While the invention has been described in connection with what is presently considered to the most practical and preferred embodiments, it is to be understood that the invention is not to be limited to the disclosed embodiment, but on the contrary, is intended to cover various modifications and equivalent arrangement included within the spirit and scope of the appended claims.

Claims

1. A controller for filtering sub-channels of digital video broadcast (DVB), comprising:

a media access control (MAC) unit, connected externally to a bus for inputting DVB packets, the MAC unit comprising a plurality of registers and an output end, the registers for storing video program identification (PID) in the DVB packets corresponding to sub-channels for the MAC unit to determine whether to discard, compress and output, or output directly the DVB packets through the output end,

at least a data compression unit, connected to the output end of the MAC unit, for being controlled by the MAC unit to activate data compression to compress and output the DVB packets from the MAC unit; and

at least a physical interface circuit, connected to the MAC unit and the data compression unit for outputting the DVB packets from the MAC unit directly or converting the compressed packets from the data compression unit into an interface format signal and outputting the converted signal.
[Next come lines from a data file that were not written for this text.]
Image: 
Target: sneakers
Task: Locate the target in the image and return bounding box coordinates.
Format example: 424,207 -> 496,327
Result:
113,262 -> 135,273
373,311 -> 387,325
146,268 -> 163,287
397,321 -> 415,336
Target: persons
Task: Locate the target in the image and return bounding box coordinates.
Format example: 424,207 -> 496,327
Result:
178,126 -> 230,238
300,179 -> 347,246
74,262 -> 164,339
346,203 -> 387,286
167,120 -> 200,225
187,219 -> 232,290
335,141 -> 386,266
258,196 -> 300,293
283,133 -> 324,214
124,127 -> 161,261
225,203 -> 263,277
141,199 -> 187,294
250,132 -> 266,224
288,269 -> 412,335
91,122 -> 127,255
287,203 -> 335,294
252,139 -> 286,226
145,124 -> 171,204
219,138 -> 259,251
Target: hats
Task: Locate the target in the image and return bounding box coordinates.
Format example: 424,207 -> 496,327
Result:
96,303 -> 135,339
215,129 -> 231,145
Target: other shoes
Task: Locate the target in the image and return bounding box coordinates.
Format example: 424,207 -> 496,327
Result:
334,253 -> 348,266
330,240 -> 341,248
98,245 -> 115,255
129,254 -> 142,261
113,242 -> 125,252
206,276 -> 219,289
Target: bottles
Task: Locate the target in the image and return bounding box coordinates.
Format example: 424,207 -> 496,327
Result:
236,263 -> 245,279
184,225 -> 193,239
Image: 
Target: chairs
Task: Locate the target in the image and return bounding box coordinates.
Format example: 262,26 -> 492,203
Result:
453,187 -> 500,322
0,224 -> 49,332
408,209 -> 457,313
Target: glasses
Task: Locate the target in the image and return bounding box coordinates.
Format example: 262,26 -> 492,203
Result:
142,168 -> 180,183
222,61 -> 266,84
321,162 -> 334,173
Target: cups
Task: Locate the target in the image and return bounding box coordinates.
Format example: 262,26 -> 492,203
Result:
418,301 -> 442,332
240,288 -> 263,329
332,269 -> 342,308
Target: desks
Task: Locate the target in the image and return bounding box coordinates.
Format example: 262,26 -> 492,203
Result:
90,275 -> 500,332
2. The controller as claimed in claim 1, wherein the MAC unit comprises a microprocessor.

3. The controller as claimed in claim 1, wherein the data compression module comprises a lossless compression module.

4. The controller as claimed in claim 1, wherein the data compression module comprises a Huffman compression module.

5. The controller as claimed in claim 1, wherein the physical interface circuit comprises a USB physical interface circuit.

6. The controller as claimed in claim 5, wherein the USB physical interface circuit is of USB1.1 specification.

7. The controller as claimed in claim 1, wherein the physical interface circuit comprises a PCI_EXPRESS physical interface control circuit.

8. The controller as claimed in claim 1, wherein the physical interface circuit is connected to a computer host.

9. The controller as claimed in claim 1, wherein the physical interface circuit is connected to a PCI_EXPRESS interface DVB player.